Intransigente sul debito
La virtù tedesca incarnata da Schäuble si fermava lì: alla limitazione del debito pubblico e alla ferrea gabbia posta con Maastricht che aveva funzionato benone.
Tutti gli altri rapporti commerciali e finanziari all’interno dell’area dell’euro, così come quelli tra Europa e Stati Uniti si divaricavano senza che si levasse mai la voce per fermare quella corsa a occhi chiusi verso il precipizio incombente.
Perché in fondo anche la Grande Crisi Finanziaria americana del 2008 si risolse in un nuovo rafforzamento del dollaro, accogliendo capitali in fuga da tutto il mondo, mentre l’euro barcollava sotto i colpi della speculazione che finalmente aveva trovato una preda adatta: senza una banca centrale capace di tutelare gli Stati in difficoltà, comprandone a vagoni il debito pubblico immettendo liquidità illimitata e finanziando il Tesoro che a sua volta faceva incetta di troubled asset.
All’Ecofin Schäuble non ebbe mai dubbi e martellava i debitori, i greci innanzitutto, che dovevano rendere conto fino all’ultimo euro, senza pietà.
Perché anche i crediti vantati dai tedeschi in fondo erano diventati come la moneta stampata senza sosta, l’illusione di Faust che in fondo alla miniera, scavando e scavando ancora, l’oro da qualche parte ci doveva pure essere.

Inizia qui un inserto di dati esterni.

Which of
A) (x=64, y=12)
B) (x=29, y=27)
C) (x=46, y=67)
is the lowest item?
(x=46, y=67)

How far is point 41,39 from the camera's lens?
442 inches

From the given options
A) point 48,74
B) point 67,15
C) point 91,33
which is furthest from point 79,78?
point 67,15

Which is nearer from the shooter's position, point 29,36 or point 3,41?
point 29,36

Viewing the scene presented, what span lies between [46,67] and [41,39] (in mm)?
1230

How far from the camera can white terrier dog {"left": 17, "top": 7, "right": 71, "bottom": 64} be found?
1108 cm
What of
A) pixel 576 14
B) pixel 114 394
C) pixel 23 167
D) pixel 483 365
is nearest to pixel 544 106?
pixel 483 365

E mai, inorgogliendosi, ebbe il dubbio che gli euro che affluivano senza sosta dai Paesi periferici alla Germania, gonfiando a dismisura i conti delle banche tedesche, rappresentavano un debito verso i depositanti: al contrario, contabilmente, sosteneva che nell’ambito del Target 2 era la Bundesbank a essere divenuta creditrice delle altre Banche centrali, che avevano distrutto moneta al loro interno al momento del trasferimento della valuta, mentre la prima lo aveva creato dal nulla per dare corso alla transazione.
Quel denaro era tedesco!
A nulla serviva il ragionamento concreto, per cui erano le banche tedesche che comunque dovevano trovare un impiego sicuro a quei depositi, affidati loro.
La stretta fiscale e il quantitative easing
Anche il Fiscal Compact appartiene a quell’epoca: a partire dal 2012 determinò una feroce stretta fiscale che ha frenato la crescita europea, creando le condizioni per una devastante deflazione dei prezzi cui solo l’ardimento di Mario Draghi seppe opporsi con il Qe.

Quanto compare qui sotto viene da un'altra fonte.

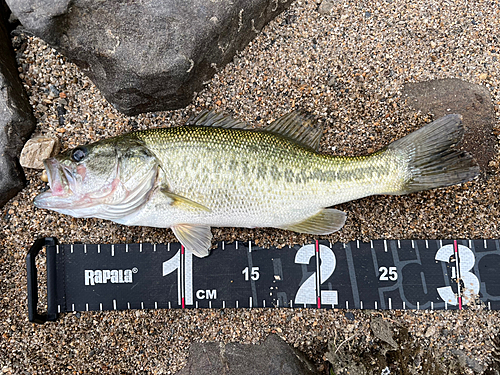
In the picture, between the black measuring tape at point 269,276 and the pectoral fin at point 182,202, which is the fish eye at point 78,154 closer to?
the pectoral fin at point 182,202

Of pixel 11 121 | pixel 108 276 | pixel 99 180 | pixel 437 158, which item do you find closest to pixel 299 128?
pixel 437 158

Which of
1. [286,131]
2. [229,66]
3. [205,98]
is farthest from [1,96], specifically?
[286,131]

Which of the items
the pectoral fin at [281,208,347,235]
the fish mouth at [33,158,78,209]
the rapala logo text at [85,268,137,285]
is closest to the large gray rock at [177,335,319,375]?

Anche in quel caso vi fu arroganza: non solo l’acquisto dei titoli di Stato doveva essere imputato prevalentemente al bilancio delle singole banche centrali affinché si accollassero il rischio di un default, ma la Bce doveva comprare anche i titoli tedeschi facendone precipitare i tassi di molto sotto lo zero.
Fu così che gli investitori, prevalentemente stranieri, hanno finanziato la Germania riducendone il debito dacché alla scadenza delle obbligazioni incassavano un capitale nominale inferiore a quello sottoscritto.
Non è solo la carta-moneta di Mefistofele a essere fasulla, ma anche i crediti inesigibili. Essere corrivi con i debitori perseguendo un arricchimento senza sosta; è questa la vera dannazione.